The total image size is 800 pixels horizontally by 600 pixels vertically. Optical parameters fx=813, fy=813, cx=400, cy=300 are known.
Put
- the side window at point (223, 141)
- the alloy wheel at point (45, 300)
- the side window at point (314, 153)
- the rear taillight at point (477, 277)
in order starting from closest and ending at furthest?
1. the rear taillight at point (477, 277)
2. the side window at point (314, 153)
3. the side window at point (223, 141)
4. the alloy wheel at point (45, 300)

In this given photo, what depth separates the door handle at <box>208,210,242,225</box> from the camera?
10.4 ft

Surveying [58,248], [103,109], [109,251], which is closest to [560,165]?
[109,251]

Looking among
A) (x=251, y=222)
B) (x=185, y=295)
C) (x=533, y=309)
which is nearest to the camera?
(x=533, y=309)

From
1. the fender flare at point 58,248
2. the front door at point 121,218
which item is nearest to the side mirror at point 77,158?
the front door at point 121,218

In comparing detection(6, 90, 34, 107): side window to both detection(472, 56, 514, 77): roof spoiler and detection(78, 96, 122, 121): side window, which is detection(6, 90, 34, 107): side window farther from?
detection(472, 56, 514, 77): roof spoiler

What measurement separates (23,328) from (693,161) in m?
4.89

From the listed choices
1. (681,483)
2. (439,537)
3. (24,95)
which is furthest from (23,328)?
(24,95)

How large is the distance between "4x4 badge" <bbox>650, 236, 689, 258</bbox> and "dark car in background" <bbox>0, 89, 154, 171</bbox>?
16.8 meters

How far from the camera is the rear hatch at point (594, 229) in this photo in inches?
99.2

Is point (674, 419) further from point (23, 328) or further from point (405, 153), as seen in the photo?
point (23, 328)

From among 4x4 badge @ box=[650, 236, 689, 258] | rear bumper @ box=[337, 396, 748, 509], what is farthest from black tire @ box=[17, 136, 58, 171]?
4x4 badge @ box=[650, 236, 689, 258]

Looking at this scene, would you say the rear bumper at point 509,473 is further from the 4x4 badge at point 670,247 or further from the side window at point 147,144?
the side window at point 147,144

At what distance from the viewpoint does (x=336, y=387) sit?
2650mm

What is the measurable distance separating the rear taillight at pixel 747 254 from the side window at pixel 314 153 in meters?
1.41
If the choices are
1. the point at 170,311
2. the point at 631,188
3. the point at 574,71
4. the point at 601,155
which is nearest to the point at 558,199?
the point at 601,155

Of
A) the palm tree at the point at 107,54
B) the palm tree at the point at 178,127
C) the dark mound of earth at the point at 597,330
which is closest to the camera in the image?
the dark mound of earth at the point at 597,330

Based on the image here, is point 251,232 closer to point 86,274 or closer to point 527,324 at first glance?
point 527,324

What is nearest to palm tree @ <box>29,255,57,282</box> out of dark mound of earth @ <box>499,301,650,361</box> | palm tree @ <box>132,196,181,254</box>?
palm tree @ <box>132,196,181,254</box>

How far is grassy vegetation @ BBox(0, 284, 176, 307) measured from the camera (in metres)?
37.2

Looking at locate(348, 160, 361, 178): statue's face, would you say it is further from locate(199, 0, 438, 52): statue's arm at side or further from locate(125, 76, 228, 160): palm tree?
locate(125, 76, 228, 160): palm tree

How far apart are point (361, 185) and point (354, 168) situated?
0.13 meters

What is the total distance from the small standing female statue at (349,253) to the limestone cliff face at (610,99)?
————————
# Requirement:
Convert the items as a JSON array of strings, one string per line with blank lines omitted, starting at the line containing "Looking at locate(348, 160, 361, 178): statue's" and ending at the end of the items.

# Final result:
[
  "Looking at locate(348, 160, 361, 178): statue's face, would you say it is further from locate(199, 0, 438, 52): statue's arm at side or further from locate(125, 76, 228, 160): palm tree?",
  "locate(125, 76, 228, 160): palm tree",
  "How far apart are point (361, 185) and point (354, 168) situated?",
  "0.13 meters",
  "What is the total distance from the small standing female statue at (349,253) to the limestone cliff face at (610,99)?"
]